古代のリサイクル思想

前提:女性はケガしているか? - 鈴木君の海、その中

 これまでの話から古代日本人の世界観をまとめてみよう。

 まず、日本には狩猟民族と採取民族がいた。彼らはお互いの納得できるラインを模索し(和の思想)、ハレとケの概念を持った。「ケ」とは生活のためにに必要なエネルギーの事である。「毛」とは野山に生える雑草の事で、「けもの」とは生きる力を持った物、生物の事である。これらを「笥」に盛り付けて、「食」を行う。すると「気」がみなぎってくる。ついでに上の方に「かみのけ」が生えてくる。日本はハイコンテクストの文化なので、「ケ」という同音異語を受容できる。*1

 これらのケはただパワフルな生命力を表しているのではなく、全て「新生」*2する事が出来る概念である。毛は根さえ残せばそこから新しく生えてくる。食はそのまま食物連鎖。笥は一度使った物は割り、材料の状態にし、また新しく作り直す。そういった一連のリサイクルの概念を古代人は持っていた。残念ながらリサイクルマークは三角形だが、古代日本人のリサイクル(新生)の概念は彼らの理想である「円環の輪」のイメージではないか。つまりケとは「この日常のリサイクルの円の中をぐるぐると回り続ける力」である。

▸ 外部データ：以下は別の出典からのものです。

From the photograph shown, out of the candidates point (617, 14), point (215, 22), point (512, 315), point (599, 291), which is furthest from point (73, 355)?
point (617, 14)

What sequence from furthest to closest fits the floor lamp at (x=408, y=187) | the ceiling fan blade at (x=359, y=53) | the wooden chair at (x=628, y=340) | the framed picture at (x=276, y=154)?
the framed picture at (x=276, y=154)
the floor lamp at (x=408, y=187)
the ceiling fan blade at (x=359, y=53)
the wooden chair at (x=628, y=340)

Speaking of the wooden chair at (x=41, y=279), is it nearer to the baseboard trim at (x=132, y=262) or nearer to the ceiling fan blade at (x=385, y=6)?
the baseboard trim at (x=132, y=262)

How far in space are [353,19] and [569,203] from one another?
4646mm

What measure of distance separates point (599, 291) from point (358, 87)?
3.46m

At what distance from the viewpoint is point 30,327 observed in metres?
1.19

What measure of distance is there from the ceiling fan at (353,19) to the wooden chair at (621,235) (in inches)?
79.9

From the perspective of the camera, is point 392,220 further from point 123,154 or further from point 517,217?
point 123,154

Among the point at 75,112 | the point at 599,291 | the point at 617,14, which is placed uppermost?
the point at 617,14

 女性が「ケガレ」やすいのは、女性の生理現象により仕事が捗らなくなるためである。*3つまり、その日はいつも通りのケの生活が出来なくなってしまうのだ。――だからこそハレの日が発明された。ハレとはただ単に天気のいい日ではなく、節目をあらわす。毎日晴れていたら毎日ハレなのかといったら違うのだ。ではその節目とは何か?それは月経である。女性が血を流し、死ぬのではないかという緊急事態に、彼らは狩猟民族としての本能を蘇らせる。普段はけもののケガレを怖れ質素なものを集めていても、その日は魚や肉など豪華な食材を食卓に並べる。それは女性に栄養のあるものを食べさせて元気になってもらうためである。出産については既に述べた通りだが、赤不浄や白不浄がハレの日のカラーリングなのも全てはハレが女性(と狩猟民族)のために発明されたからだ。

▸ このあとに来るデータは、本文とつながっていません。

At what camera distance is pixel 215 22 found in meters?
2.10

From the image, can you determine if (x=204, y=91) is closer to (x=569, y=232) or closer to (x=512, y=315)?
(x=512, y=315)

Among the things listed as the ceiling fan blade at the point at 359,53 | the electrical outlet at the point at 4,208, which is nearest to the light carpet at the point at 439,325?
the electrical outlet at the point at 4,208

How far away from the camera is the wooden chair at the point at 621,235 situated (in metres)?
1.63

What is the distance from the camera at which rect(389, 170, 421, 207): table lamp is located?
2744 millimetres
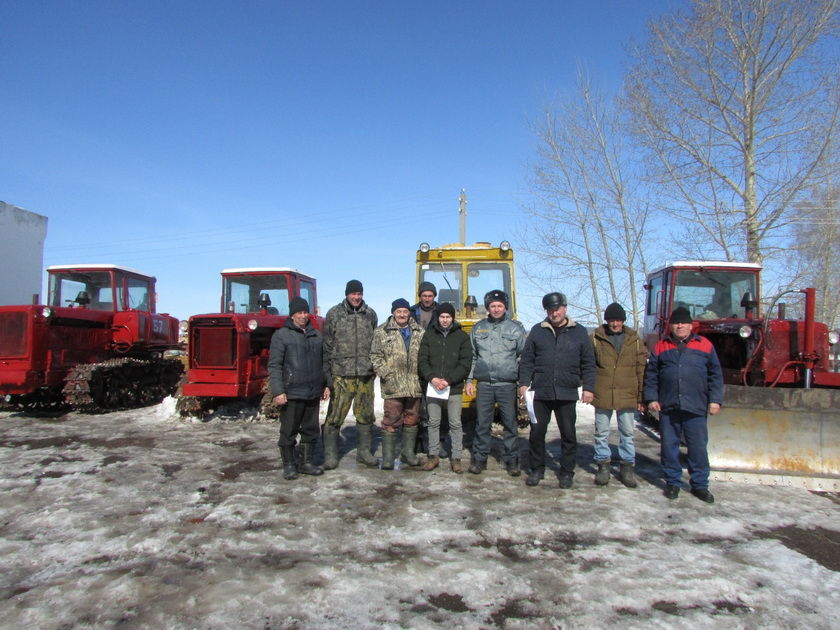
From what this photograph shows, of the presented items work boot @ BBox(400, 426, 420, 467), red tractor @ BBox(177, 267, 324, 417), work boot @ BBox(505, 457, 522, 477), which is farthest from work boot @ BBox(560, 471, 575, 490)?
red tractor @ BBox(177, 267, 324, 417)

 こうして見ればハレケも和の思想の一部である事が分かる。日本人にとっての理想とは「みんなが手を取り合ってキレイな輪っかを作っている状態」である。そこでは女性だろうが狩猟民族だろうが差別される対象ではなく、むしろ輪に加えるべき仲間である事が分かる。この思想を持った民族の中に稲作民族が紛れ込んでも、「ああ、今まで採取で賄ってた部分を稲作にしましょう」とお互いが納得する形で「受け入れてもらえる」のである。

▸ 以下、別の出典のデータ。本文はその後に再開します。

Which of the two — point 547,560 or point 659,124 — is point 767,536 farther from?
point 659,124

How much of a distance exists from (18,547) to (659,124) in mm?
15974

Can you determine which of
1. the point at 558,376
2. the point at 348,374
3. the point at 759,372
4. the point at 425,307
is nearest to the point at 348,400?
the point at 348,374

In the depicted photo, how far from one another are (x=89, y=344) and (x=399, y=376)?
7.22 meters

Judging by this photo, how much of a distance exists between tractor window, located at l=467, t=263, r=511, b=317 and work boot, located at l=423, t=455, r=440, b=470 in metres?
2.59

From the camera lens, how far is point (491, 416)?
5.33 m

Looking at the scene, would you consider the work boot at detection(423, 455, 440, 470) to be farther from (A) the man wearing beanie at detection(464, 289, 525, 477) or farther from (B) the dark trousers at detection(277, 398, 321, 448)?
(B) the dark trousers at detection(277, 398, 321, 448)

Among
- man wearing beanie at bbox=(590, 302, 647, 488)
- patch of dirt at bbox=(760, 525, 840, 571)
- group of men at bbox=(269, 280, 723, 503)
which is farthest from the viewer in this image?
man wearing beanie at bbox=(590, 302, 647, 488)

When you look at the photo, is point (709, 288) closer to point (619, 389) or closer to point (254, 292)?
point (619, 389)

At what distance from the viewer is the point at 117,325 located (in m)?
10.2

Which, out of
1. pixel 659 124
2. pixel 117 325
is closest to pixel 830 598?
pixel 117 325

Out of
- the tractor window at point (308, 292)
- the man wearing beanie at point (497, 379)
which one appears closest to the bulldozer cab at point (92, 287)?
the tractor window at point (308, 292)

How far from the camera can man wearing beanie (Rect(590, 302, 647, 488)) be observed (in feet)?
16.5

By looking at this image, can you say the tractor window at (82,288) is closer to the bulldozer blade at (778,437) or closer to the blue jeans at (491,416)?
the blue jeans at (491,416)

 ただし、この和の思想の中で、唯一仲間に入れられない存在がある。それが「死者」だ。死者は「身」がない。だから生きている者なら誰でも出来るリフレッシュ、新生である「ミソギ」が出来ない。手をつなごうにもつなげないのだ。だから死者というのは「輪から外れた存在」であり、絶対に「輪に加わろうとしない存在」だから恐ろしいのだ。日本人の理想から外れた存在なのだ。死というのは突然訪れるものだ。誰もが納得できる形での死なんてそんなに無い。だから死は「和」を乱していくのだ。ましてや死んだ相手が「そんな輪の集団」に対して「恨み辛みを残して死んでいってしまった」ら、そいつは人々の目に見える形で輪に加わろうとしないことを表明してしまったようなものである。誰とでも手をつなぎたい和の思想の持ち主にとって、これほど理想から外れた恐ろしい存在はない。そして普段の何気ない不幸や災いが全てそいつが起こしていると錯覚してしまったら、そこにはとんでもない化け物が生まれていってしまう事になる。それこそが日本古代の神の姿、「怨霊」である。

つづく

*1:もちろん、一休さんの「このはしわたるべからず」みたく、とんちが言いたいわけじゃない。端は「外れ→はじ」が語源であり、「はじ」が「はし」になまっただけなので同一の語源とはいいがたい。時代が時代なら「はしだとぅ?これははじと読むんじゃこの恥知らずめ!」と一休さんは切られていたかもしれない。――これらケはどちらかというとアソコに近い。我々はこのアソコという言葉に全く異なる使い方がある事を知っているが、それは前後の文脈とこれまでの経験から推察する事が出来る。「アソコにボールが当たって痛かった」と「この前ネズミーランドに言ったんだけど、アソコはさぁ」では同じアソコでも別の物を指している事が分かるだろう。しかし、別の意味だから別の言葉ではなく、これらのアソコには「特定の場所を指す」という言葉としての共通の意味がある。ケもこれと同様にそれぞれのケが指している物は違っても言葉の意味は同じであると考えられる。

*2:再生ではない

*3:この理論でいくと、「働いたら負けかな」と思ってるNEETは態度がケガれており、頭がつるつるのおじさんは頭がケガレている事になる。きっと古代では彼らも神社の立ち入りを禁止されていただろう。最も後者は「ある職業」の登場で逆に特権階級になるのだが。